■ Objetivo a:
Responda com base no texto sobre a ilha em Angra dos Reis:
(i) Quantas ilhas existem em Angra dos Reis?
(ii) Quanto tempo levou a travessia do continente até a ilha?
(iii) De que são feitas as paredes do banheiro da suíte?

Angra dos Reis – a nossa pequena ilha onde ficamos uma semana. Foto: Lalai Persson

Pela frente, uma semana para relaxar numa das 97 ilhas de Angra dos Reis onde o Wi-fi existe, mas não funciona. Melhor assim, uma semana desconectada era o que eu precisava.

Foram quarenta minutos entre o continente e a ilha percorridos no veleiro comandado pelo Antonio, nosso simpático anfitrião. A barra do leme mal se moveu enquanto o nosso barco trespassava suavemente aquele mar, o verde, à nossa frente. Sorte a minha de não estar numa dessas lanchas barulhentas que rasgam o mar como se alguém estivesse pela hora da morte.

O anúncio do Airbnb não fazia jus à beleza do lugar. Uma área verde a perder de vista de tão grande, com uma casa simples no meio de paredes laranjas por fora e branca por dentro, janelas e portas verdes onde habita uma sala bem decorada com quadros bonitos e muitos livros. São duas suítes pequenas, mas aconchegantes, uma delas com um banheiro grande que poderia servir de terceiro quarto. Uma cozinha aberta com chão de pedra, onde uma parede de bambu sustenta um armário antigo reformado. Uma mesa grande ao centro para refeições e partidas de baralho, além de um sofá para os que preferem ficar de pernas para o ar.

A casinha principal com vista para o mar. Foto: Lalai Persson

O bom gosto se esparramava como o mato por lá, por todos os lugares.

Considerada pelos amigos a Rainha Silvia da viagem, eu ganhei a suíte presidencial. Segui com o rei eleito, que dividiria comigo não apenas uma cama grande e o quarto, onde eu poderia morar meses a fio, mas também uma vista esplendorosa.

Um grande janelão onde o vidro foi substituído por uma tela fina para evitar a entrada dos mosquitos, e outra janela grande de vidro aos fundos repousada sobre uma espécie de divã. Tanto a porta do banheiro quanto a porta de entrada são repartidas em duas, deixando a casa ainda mais ventilada. O banheiro possui paredes feitas de bambu e uma parte em vidro para escancarar a beleza que vem de fora. Do chuveirão, a vista para o mar. Da cama, a vista para o mar de um lado e para a floresta do outro. No teto à frente da cama, a vista para o céu. Eu estava ali me sentindo soberana. Maravilhada.

■ Objetivo b: Nas linhas do material fornecido, comece pela que contém "Within this image, is" e vá até a que contém "47.4 metres". Reescreva só essas linhas, com as perguntas inalteradas, e escale por 2,05 cada número das respostas (coordenadas e distâncias), arredondando para as mesmas casas decimais que ele tinha, com meios para cima.

■ Material fornecido:
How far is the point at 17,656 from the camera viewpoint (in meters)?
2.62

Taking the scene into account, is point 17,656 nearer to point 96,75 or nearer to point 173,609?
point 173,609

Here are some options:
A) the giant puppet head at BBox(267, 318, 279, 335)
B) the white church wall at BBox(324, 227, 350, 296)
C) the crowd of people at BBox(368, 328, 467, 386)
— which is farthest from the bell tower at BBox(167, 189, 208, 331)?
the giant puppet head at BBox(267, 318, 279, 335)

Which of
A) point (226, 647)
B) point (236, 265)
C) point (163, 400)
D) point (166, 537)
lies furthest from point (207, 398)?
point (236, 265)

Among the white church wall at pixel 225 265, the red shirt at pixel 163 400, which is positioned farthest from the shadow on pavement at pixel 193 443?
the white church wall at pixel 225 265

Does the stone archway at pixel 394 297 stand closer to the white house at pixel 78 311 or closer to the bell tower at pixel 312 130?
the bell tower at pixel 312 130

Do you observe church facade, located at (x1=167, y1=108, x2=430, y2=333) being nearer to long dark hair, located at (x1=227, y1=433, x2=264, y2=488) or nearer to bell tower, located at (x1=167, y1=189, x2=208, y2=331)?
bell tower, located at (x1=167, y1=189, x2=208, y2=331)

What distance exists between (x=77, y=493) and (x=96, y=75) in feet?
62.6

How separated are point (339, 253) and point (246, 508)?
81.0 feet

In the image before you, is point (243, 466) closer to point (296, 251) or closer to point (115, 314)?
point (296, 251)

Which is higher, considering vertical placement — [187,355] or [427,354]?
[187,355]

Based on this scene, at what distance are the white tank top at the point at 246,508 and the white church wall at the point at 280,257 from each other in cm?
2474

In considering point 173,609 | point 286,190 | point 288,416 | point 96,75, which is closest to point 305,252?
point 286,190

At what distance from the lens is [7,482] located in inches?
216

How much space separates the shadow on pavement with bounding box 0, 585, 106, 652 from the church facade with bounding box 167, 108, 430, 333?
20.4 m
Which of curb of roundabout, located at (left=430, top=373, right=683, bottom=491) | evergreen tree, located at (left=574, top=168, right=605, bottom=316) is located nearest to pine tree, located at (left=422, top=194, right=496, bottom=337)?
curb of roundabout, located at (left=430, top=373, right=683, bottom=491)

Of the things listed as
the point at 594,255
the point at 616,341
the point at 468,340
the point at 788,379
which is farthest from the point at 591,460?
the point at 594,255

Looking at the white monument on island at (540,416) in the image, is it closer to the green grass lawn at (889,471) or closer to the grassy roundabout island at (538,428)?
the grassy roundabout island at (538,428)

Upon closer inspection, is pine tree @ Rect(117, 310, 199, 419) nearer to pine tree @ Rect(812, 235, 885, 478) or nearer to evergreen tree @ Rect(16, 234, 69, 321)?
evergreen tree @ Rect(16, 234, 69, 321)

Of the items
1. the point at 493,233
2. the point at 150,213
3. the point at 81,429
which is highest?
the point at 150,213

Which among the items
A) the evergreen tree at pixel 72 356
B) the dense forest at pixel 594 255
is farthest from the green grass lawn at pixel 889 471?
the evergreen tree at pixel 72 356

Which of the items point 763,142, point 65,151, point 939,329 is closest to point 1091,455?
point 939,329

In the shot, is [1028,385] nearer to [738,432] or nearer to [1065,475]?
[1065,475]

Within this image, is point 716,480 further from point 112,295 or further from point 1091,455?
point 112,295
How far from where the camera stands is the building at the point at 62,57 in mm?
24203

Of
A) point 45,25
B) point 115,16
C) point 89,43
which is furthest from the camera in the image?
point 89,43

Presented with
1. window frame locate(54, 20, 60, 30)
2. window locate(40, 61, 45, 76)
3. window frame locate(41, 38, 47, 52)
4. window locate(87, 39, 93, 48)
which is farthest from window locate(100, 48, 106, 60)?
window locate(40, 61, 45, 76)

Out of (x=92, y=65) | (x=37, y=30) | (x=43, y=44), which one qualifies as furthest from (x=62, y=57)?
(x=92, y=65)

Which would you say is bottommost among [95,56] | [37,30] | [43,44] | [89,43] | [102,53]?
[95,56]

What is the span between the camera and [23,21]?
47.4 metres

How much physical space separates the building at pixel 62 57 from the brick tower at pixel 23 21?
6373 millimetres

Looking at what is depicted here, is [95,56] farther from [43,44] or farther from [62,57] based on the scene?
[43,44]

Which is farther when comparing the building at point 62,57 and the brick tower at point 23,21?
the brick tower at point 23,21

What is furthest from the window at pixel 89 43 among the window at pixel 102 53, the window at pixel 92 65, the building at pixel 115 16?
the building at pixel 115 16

■ Resposta correta a:
(i) 97 ilhas.
(ii) Quarenta minutos.
(iii) De bambu, com uma parte em vidro.

■ Resposta correta b:
Within this image, is point 716,480 further from point 112,295 or further from point 1091,455?
point 230,605
How far from where the camera stands is the building at the point at 62,57 in mm?
49616

Of
A) point 45,25
B) point 115,16
C) point 89,43
which is furthest from the camera in the image?
point 182,88

Presented with
1. window frame locate(54, 20, 60, 30)
2. window locate(40, 61, 45, 76)
3. window frame locate(41, 38, 47, 52)
4. window locate(87, 39, 93, 48)
which is farthest from window locate(100, 48, 106, 60)?
window locate(82, 125, 92, 156)

Out of (x=92, y=65) | (x=37, y=30) | (x=43, y=44), which one qualifies as furthest from (x=62, y=57)?
(x=189, y=133)

Which would you say is bottommost among [95,56] | [37,30] | [43,44] | [89,43] | [102,53]?
[195,115]

What is the span between the camera and [23,21]?
97.2 metres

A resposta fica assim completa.